WRITTEN EXERCISE: Set the following entries down again exactly, line by line.

DATASET EXTRACT:
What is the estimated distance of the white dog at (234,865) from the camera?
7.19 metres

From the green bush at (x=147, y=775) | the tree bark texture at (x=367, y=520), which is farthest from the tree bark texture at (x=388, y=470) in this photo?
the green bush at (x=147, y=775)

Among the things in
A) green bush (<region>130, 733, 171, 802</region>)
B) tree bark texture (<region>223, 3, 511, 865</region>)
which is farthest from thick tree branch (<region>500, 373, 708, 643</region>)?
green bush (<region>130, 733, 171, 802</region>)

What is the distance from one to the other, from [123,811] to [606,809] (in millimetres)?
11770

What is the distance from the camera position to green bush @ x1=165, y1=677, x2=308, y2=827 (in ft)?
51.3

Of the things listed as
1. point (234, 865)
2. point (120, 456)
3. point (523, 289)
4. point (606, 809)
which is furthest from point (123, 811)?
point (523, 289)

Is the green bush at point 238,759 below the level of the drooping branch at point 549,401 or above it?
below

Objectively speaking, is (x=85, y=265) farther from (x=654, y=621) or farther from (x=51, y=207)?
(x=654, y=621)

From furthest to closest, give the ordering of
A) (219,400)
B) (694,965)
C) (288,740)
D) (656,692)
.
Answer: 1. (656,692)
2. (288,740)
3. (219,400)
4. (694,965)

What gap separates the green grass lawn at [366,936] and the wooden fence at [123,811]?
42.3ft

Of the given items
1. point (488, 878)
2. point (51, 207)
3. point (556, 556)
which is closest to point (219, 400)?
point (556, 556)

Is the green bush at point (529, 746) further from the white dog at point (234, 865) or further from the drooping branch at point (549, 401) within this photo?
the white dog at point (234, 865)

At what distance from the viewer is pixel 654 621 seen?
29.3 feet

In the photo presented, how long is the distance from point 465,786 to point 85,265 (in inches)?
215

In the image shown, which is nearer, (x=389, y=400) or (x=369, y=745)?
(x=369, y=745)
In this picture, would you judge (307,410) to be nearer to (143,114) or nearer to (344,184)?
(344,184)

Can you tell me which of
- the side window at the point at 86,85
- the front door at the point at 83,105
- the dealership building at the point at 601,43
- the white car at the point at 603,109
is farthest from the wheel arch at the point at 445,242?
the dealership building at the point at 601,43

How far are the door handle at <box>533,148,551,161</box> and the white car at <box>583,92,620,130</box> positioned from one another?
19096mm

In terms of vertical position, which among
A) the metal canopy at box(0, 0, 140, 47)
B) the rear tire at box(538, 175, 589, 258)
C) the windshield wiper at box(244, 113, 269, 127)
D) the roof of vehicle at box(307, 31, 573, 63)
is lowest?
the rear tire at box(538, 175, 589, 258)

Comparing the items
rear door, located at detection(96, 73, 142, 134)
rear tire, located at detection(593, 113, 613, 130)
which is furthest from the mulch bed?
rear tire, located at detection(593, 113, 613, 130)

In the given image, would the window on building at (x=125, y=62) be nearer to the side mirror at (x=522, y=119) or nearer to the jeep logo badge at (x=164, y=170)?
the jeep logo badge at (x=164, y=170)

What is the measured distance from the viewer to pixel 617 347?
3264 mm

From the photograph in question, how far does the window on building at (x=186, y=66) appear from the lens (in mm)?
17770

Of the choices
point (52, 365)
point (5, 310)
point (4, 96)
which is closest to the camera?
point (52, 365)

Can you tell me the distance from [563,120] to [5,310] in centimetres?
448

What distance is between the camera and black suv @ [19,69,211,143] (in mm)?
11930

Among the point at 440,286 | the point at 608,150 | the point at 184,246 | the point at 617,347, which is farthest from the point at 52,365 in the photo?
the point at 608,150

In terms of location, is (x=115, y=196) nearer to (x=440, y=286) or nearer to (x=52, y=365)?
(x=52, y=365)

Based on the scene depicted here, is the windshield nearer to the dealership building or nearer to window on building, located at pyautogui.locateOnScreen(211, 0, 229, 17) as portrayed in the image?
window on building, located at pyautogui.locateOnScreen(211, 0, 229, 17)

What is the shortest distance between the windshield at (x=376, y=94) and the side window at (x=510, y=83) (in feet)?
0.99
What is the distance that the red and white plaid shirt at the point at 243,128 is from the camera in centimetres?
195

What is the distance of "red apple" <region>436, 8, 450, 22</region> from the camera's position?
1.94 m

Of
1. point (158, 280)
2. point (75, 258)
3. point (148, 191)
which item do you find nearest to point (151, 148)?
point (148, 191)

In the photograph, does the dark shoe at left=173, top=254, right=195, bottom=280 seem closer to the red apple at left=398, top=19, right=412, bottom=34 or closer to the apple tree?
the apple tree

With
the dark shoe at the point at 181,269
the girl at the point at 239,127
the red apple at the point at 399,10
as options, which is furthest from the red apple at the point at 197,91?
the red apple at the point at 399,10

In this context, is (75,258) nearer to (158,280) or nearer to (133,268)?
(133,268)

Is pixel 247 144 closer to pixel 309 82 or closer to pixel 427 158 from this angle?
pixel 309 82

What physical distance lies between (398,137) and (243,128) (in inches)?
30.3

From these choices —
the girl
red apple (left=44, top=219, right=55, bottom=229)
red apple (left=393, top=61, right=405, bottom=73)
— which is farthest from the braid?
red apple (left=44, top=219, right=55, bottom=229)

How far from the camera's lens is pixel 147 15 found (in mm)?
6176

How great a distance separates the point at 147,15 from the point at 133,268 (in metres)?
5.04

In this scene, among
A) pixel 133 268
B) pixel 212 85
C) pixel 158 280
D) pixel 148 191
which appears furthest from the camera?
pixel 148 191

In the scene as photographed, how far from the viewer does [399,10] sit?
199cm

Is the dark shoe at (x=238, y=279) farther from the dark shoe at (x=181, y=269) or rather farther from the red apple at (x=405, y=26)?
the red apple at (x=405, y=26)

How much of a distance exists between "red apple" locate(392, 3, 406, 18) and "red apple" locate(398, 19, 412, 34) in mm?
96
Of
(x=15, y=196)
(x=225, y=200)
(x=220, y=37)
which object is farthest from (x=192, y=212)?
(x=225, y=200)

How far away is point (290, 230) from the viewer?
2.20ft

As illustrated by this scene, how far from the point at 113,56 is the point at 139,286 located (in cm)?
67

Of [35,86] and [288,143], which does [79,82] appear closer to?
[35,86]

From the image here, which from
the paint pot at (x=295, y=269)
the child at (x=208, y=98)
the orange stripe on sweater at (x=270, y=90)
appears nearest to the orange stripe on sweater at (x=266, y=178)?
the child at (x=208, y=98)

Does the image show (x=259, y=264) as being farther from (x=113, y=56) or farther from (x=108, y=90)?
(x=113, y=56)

RESULT FOR THIS TASK:
What is the estimated distance of the white dog at (234,865) from the camera?
7.19 metres

From the green bush at (x=147, y=775) | the tree bark texture at (x=367, y=520), which is farthest from the tree bark texture at (x=388, y=470) in this photo?
the green bush at (x=147, y=775)

Among the things in
A) green bush (<region>130, 733, 171, 802</region>)
B) tree bark texture (<region>223, 3, 511, 865</region>)
which is farthest from thick tree branch (<region>500, 373, 708, 643</region>)?
green bush (<region>130, 733, 171, 802</region>)

What is the distance from one to the other, from [123,811] to [606,809] (in millimetres)?
11770

What is the distance from the camera position to green bush @ x1=165, y1=677, x2=308, y2=827 (in ft)?
51.3

Of the things listed as
1. point (234, 865)
2. point (120, 456)
3. point (523, 289)
4. point (606, 809)
which is furthest from point (123, 811)?
point (523, 289)

Is the green bush at point 238,759 below the level of the drooping branch at point 549,401 or above it?
below

Objectively speaking, is (x=85, y=265) farther from (x=654, y=621) or farther from (x=51, y=207)?
(x=654, y=621)

From furthest to closest, give the ordering of
A) (219,400)
B) (694,965)
C) (288,740)
D) (656,692)
.
Answer: 1. (656,692)
2. (288,740)
3. (219,400)
4. (694,965)

What gap separates the green grass lawn at [366,936] and the wooden fence at [123,811]?
42.3ft

Of the given items
1. point (488, 878)
2. point (51, 207)
3. point (556, 556)
which is closest to point (219, 400)?
point (556, 556)

Is the green bush at point (529, 746) further from the white dog at point (234, 865) or further from the drooping branch at point (549, 401) within this photo?
the white dog at point (234, 865)

At what distance from the viewer is pixel 654 621 seen?
29.3 feet

In the photo presented, how long is the distance from point 465,786 to point 85,265 (in inches)?
215

In the image shown, which is nearer, (x=389, y=400) or (x=369, y=745)?
(x=369, y=745)
In this picture, would you judge (307,410) to be nearer to (143,114) or nearer to (344,184)?
(344,184)

Can you tell me which of
- the side window at the point at 86,85
- the front door at the point at 83,105
- the dealership building at the point at 601,43
- the white car at the point at 603,109
is farthest from the wheel arch at the point at 445,242?
the dealership building at the point at 601,43

How far are the door handle at <box>533,148,551,161</box> and the white car at <box>583,92,620,130</box> positioned from one another?
19096mm

In terms of vertical position, which among
A) the metal canopy at box(0, 0, 140, 47)
B) the rear tire at box(538, 175, 589, 258)
C) the windshield wiper at box(244, 113, 269, 127)
D) the roof of vehicle at box(307, 31, 573, 63)
is lowest?
the rear tire at box(538, 175, 589, 258)

Comparing the items
rear door, located at detection(96, 73, 142, 134)
rear tire, located at detection(593, 113, 613, 130)
which is furthest from the mulch bed?
rear tire, located at detection(593, 113, 613, 130)

In the given image, would the window on building at (x=125, y=62) be nearer to the side mirror at (x=522, y=119) or nearer to the jeep logo badge at (x=164, y=170)?
the jeep logo badge at (x=164, y=170)

What is the measured distance from the viewer to pixel 617 347?
3264 mm

From the photograph in question, how far does the window on building at (x=186, y=66) appear from the lens (in mm)?
17770

Of the choices
point (52, 365)
point (5, 310)
point (4, 96)
which is closest to the camera?
point (52, 365)

Can you tell me the distance from [563,120] to [5,310] in centimetres?
448

What distance is between the camera and black suv @ [19,69,211,143] (in mm)?
11930

Among the point at 440,286 | the point at 608,150 | the point at 184,246 | the point at 617,347, which is farthest from the point at 52,365 in the photo?
the point at 608,150

In terms of location, is (x=115, y=196) nearer to (x=440, y=286) or nearer to (x=52, y=365)?
(x=52, y=365)

Based on the scene depicted here, is the windshield nearer to the dealership building or nearer to window on building, located at pyautogui.locateOnScreen(211, 0, 229, 17) as portrayed in the image?
window on building, located at pyautogui.locateOnScreen(211, 0, 229, 17)

What is the shortest distance between the windshield at (x=376, y=94) and the side window at (x=510, y=83) (in feet)?
0.99
What is the distance that the red and white plaid shirt at the point at 243,128 is from the camera in centimetres?
195

What is the distance of "red apple" <region>436, 8, 450, 22</region> from the camera's position?
1.94 m

Of
1. point (158, 280)
2. point (75, 258)
3. point (148, 191)
which item do you find nearest to point (151, 148)?
point (148, 191)

In the photograph, does the dark shoe at left=173, top=254, right=195, bottom=280 seem closer to the red apple at left=398, top=19, right=412, bottom=34 or closer to the apple tree?
the apple tree

With
the dark shoe at the point at 181,269
the girl at the point at 239,127
the red apple at the point at 399,10
as options, which is furthest from the red apple at the point at 197,91?
the red apple at the point at 399,10

In this context, is (75,258) nearer to (158,280) or nearer to (133,268)?
(133,268)

Is pixel 247 144 closer to pixel 309 82 or closer to pixel 427 158 from this angle?
pixel 309 82

What physical distance lies between (398,137) and (243,128) (in inches)?
30.3

From these choices —
the girl
red apple (left=44, top=219, right=55, bottom=229)
red apple (left=393, top=61, right=405, bottom=73)
— which is farthest from the braid?
red apple (left=44, top=219, right=55, bottom=229)

How far from the camera's lens is pixel 147 15 found (in mm)?
6176

How great a distance separates the point at 147,15 from the point at 133,268 (in metres)?
5.04

In this scene, among
A) pixel 133 268
B) pixel 212 85
C) pixel 158 280
D) pixel 148 191
which appears furthest from the camera?
pixel 148 191

In the scene as photographed, how far from the viewer does [399,10] sit?
199cm

Is the dark shoe at (x=238, y=279) farther from the dark shoe at (x=181, y=269) or rather farther from the red apple at (x=405, y=26)?
the red apple at (x=405, y=26)

How much of a distance exists between "red apple" locate(392, 3, 406, 18) and "red apple" locate(398, 19, 412, 34) in mm?
96
Of
(x=15, y=196)
(x=225, y=200)
(x=220, y=37)
which object is farthest from (x=192, y=212)?
(x=225, y=200)

How far away is point (290, 230) from the viewer?
2.20ft

As illustrated by this scene, how far from the point at 113,56 is the point at 139,286 located (in cm)?
67

Of [35,86] and [288,143], which does [79,82] appear closer to?
[35,86]

From the image here, which from
the paint pot at (x=295, y=269)
the child at (x=208, y=98)
the orange stripe on sweater at (x=270, y=90)
appears nearest to the orange stripe on sweater at (x=266, y=178)?
the child at (x=208, y=98)

Does the image show (x=259, y=264) as being farther from (x=113, y=56) or farther from (x=108, y=90)?
(x=113, y=56)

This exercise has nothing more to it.